Thursday, July 18, 2013

Bihar: ‘We Had Sent Them To School To Study, Not To Die’

By Manoj Kumar / Patna

Good education is all Rameshwar Mahato sought for his three grandchildren. Mahato wanted them to be at least as educated as the kids of well-off families around. It was an expensive proposition for a poor farmer like him. But it was a promise he had made to his son who works as a labourer in Punjab. On Tuesday, his world collapsed around him. The dead in the mid-day meal tragedy in the primary school at Dharmasati-Gandaman village included all three of his grandchildren.
‘They died one by one before my eyes and I was helpless. What will I tell my son?’ asked an inconsolable Mahato, watching at the lifeless bodies of his little grandchildren lying on the beds of the paediatrics ward of Patna Medical College and Hospital. While three-and-a-half-year-old Vikas Kumar and seven-year-old Aarati Kumari died on way to hospital, Shanti Kumari, 5, died in the course of treatment last night. Twenty-two school children have died so far.

‘Is it for what I had sent my kids to school?’ asked another villager Nagendra Rai amid bouts of hysterical wailing. ‘We had sent them to school to study, not to die.’ The mid-day meal tragedy has left Dharmasati-Gandaman shocked, sad and silent. It’s a village of poor farmers who eke out a living by working as farm labour. Most of them sacrificed on their personal indulgences to make their children study.

At the school, the scattered books, bags and pencils lying unattended on the floors say it all. ‘I am Rani…Your are Soni…We are girls…She is Muskan…They are students’ – this is how read the pages of the copybooks as the blowing wind turn them. These are sentences scribbled by tiny hands. The illiterate parents swelled in pride when their children recited English poems at homes and completed home works.

The grieving villagers are just not ready to believe that their children are no more. Just reusing to part with their fond memories, the grief-stricken villagers have dug up graves right in front of the school and buried the dead children. Of the 22 laid to rest in the graves, four were buried right in front of the classroom which till a few hours back would echo with their giggles and unending chattering.

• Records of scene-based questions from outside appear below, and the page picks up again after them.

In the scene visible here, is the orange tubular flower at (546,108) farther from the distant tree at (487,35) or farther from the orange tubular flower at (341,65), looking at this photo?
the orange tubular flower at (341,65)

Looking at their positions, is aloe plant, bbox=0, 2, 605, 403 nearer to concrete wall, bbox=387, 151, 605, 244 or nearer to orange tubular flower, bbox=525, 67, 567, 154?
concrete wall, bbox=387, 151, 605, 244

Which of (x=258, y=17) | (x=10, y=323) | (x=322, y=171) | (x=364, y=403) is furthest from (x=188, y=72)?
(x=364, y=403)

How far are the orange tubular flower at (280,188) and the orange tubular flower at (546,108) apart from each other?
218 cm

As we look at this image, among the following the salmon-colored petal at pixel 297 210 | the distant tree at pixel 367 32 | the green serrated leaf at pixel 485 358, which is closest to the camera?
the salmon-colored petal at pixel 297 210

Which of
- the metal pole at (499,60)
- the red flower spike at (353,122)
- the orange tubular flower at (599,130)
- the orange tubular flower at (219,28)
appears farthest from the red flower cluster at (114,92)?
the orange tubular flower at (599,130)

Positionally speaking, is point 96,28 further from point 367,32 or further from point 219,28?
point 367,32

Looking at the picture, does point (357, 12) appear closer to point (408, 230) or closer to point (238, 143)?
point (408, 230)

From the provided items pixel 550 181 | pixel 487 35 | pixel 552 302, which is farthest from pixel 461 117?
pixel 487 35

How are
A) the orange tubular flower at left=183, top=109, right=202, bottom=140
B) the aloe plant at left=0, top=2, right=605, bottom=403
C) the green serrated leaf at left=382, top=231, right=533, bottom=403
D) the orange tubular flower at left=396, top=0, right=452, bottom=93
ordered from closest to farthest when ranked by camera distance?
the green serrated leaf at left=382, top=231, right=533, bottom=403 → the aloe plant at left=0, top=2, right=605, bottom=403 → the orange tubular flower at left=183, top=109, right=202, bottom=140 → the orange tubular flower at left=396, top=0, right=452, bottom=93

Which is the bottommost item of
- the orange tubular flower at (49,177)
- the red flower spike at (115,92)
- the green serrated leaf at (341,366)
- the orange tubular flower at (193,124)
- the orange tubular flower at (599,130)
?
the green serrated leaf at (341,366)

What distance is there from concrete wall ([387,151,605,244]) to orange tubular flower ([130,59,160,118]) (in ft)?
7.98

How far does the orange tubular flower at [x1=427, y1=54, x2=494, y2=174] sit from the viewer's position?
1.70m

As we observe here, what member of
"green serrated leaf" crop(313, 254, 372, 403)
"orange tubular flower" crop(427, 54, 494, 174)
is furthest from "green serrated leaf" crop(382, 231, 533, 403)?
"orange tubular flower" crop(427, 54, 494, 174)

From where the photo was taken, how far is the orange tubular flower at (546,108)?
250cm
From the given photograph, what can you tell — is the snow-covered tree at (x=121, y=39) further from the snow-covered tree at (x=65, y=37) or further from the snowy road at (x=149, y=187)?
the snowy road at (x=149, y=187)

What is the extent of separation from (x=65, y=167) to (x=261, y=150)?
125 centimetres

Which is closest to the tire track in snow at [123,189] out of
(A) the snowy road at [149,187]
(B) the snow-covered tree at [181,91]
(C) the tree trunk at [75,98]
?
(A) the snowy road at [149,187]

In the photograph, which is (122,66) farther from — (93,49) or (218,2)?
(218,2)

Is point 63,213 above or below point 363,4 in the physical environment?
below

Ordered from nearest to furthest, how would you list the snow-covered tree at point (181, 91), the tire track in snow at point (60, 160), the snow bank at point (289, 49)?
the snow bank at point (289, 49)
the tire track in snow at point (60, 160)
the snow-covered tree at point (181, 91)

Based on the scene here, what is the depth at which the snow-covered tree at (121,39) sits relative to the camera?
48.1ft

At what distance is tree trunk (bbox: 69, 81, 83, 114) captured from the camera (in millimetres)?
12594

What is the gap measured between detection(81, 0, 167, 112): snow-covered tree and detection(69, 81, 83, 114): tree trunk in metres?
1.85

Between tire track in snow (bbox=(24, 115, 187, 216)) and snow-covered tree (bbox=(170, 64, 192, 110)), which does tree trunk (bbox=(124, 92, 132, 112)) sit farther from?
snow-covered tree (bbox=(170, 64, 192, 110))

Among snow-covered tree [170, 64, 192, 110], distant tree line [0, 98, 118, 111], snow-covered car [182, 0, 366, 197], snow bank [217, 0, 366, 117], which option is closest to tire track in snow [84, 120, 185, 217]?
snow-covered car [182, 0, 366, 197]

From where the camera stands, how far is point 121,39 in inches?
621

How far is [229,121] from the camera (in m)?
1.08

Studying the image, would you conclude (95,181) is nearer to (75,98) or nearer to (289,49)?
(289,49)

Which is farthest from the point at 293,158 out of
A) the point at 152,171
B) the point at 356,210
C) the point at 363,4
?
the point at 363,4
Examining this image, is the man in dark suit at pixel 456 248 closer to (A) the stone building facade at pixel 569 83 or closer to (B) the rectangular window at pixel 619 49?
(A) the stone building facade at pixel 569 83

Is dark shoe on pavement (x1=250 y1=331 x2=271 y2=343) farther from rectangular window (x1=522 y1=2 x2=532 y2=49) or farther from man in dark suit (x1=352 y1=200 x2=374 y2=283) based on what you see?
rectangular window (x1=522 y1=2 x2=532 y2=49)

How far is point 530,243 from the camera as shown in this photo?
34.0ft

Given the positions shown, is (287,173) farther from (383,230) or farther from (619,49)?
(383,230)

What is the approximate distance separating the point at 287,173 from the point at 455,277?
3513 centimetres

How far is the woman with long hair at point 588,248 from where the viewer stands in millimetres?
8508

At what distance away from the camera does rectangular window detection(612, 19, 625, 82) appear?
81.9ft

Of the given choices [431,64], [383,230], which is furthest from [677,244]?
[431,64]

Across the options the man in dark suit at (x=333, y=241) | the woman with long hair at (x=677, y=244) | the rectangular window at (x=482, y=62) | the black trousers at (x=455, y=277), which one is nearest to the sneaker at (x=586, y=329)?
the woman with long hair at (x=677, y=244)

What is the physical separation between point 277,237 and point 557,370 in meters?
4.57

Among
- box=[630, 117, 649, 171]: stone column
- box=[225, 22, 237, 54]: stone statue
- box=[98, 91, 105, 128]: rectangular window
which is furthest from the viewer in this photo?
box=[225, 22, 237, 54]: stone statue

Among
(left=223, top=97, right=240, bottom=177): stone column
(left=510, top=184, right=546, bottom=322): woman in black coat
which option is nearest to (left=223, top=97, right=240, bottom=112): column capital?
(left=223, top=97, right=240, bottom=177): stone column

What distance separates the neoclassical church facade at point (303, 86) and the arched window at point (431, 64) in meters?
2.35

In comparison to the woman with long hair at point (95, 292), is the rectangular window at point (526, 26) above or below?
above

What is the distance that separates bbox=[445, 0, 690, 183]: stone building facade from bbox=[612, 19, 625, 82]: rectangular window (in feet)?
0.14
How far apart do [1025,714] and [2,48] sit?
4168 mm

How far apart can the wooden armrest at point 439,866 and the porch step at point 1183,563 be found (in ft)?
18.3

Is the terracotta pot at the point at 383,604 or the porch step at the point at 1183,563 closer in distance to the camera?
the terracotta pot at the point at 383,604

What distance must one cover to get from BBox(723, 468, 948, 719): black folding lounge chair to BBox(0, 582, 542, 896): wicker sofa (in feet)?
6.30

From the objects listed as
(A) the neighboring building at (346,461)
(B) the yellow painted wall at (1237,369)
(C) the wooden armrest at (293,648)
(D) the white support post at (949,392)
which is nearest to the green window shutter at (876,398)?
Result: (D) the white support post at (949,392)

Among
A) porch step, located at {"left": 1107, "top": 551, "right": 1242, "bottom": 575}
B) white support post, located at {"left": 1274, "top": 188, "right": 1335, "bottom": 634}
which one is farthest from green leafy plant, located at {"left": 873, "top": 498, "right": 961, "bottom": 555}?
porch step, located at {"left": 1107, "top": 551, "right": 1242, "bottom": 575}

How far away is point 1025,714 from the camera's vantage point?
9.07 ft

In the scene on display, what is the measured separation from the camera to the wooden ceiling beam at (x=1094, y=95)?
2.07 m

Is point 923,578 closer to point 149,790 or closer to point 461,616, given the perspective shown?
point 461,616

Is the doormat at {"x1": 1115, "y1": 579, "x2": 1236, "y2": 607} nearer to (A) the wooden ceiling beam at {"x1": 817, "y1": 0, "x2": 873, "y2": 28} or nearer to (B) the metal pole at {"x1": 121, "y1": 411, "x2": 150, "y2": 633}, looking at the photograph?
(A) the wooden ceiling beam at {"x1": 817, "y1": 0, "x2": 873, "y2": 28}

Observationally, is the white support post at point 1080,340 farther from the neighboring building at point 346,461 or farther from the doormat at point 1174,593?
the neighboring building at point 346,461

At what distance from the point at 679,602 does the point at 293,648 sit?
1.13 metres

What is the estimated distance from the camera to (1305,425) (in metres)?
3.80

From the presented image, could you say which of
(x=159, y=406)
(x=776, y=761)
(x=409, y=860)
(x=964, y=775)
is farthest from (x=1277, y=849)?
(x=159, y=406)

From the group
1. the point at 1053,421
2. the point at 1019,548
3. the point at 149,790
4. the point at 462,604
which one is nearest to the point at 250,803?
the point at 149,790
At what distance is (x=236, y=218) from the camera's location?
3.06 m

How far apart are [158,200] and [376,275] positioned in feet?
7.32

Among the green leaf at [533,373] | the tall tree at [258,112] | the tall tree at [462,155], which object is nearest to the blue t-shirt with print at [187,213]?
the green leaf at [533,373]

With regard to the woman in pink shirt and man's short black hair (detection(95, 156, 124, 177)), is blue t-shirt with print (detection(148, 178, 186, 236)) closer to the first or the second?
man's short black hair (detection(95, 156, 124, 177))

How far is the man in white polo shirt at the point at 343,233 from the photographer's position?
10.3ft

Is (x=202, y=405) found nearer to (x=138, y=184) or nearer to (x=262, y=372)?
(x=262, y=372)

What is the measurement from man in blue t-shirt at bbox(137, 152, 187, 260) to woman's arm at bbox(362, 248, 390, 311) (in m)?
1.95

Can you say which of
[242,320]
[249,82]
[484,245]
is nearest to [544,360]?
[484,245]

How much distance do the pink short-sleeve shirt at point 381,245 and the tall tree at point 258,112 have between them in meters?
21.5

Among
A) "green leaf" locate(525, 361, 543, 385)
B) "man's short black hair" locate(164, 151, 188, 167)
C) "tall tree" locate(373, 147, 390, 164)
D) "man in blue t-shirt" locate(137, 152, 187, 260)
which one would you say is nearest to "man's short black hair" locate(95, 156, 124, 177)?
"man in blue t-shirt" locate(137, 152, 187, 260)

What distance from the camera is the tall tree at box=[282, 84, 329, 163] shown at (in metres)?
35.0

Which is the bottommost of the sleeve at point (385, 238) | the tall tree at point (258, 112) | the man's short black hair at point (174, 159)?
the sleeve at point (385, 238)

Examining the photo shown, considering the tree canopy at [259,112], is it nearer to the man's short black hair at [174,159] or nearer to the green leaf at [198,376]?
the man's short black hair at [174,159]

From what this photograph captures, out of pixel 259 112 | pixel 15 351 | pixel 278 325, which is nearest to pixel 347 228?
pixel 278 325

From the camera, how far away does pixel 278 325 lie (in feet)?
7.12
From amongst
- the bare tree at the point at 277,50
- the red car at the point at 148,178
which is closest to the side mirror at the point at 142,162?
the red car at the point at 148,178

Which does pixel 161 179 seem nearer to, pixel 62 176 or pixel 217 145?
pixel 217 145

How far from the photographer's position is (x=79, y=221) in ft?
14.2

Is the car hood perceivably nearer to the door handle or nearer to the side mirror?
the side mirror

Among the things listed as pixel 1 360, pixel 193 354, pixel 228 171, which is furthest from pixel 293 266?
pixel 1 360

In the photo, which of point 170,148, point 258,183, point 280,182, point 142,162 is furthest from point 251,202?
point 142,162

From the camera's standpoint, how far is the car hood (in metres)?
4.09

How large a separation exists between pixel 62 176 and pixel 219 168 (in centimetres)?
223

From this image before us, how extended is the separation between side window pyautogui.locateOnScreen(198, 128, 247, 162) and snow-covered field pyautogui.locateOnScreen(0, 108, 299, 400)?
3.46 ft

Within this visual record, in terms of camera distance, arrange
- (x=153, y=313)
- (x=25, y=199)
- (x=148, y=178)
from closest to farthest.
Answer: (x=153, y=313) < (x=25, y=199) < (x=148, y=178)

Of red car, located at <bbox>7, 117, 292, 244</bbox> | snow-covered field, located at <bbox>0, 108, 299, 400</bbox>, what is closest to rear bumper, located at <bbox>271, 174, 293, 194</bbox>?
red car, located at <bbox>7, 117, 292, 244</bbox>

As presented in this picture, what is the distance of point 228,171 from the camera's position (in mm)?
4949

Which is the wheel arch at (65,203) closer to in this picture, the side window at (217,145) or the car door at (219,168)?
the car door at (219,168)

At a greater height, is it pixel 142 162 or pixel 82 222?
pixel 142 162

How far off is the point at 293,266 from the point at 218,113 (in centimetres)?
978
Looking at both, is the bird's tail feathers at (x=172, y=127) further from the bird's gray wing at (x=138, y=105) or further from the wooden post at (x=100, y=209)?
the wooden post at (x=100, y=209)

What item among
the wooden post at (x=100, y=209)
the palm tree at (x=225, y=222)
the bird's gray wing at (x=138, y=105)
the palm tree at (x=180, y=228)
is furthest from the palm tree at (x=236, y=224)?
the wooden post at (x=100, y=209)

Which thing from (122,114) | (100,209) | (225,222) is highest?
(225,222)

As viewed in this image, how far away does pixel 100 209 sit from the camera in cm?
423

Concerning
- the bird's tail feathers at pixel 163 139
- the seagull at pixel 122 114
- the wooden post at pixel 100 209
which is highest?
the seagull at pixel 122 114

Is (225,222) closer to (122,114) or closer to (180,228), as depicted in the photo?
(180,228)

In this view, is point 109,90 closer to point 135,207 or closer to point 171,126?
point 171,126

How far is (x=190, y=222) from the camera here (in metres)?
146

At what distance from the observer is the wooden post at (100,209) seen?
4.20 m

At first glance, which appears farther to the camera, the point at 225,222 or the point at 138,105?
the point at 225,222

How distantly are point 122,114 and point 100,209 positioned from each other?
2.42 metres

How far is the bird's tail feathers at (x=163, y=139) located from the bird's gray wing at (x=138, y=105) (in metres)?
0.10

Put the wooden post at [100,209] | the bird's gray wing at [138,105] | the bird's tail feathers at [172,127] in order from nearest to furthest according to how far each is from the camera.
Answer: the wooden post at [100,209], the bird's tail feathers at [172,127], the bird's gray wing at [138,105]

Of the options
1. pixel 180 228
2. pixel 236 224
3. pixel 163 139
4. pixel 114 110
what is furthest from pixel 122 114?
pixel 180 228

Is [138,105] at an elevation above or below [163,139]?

‘He died in the school, so we buried him before the school…I will come everyday to meet him,’ said Bimla Devi, adding, ‘We have buried bodies in front of the school deliberately so that people would continue to remember this tragedy for generations.’ In fact, the entire school premises have turned into graveyard with small graves coming up every where.

As the news of mid-day meal tragedy continues to make headlines in the media, the panic-stricken children have stopped eating the meal in hundreds of schools across the state, apprehending death. The local media is full of stories how school children in several districts, such as Saharsa, Bhagalpur, Muzaffarpur, Patna and Gaya have refused taking cooked mid-day school in government schools.

In several districts, worried parents gave lunch boxes to their kids while cautioning them against taking mid-day meals anymore. ‘I will not eat mid-day meal…my mother has warned me against taking it,’ replied five-year-old Rohan, enrolled at a local primary school, Indrapuri, Patna on being asked Vithika Deonath.

If that is not enough, the Ekta Sahkti Foundation, an NGO supplying foods to some 2,200 schools spread over five districts of the state, has refused to supply food. The Foundation vice-president Mayur Mayank has said in several districts, their staffs were either roughed up or beaten up post Saran tragedy.

‘The angry people can do anything in the given situation…,’ said Mayank.

Trying to control the damage, however, the Education department in Bihar has inserted ads in various local dailies, asking the school principals to eat the mid-day meal first before allowing them to be served to the children. The school administrations have also been warned against storing food items with insecticides or fertiliser in any circumstances.

‘The school principals and the Education department inspectors are directed to taste the cooked midday meal first before being served to the children,’ says the ads issued by education department principal secretary Amarjeet Sinha.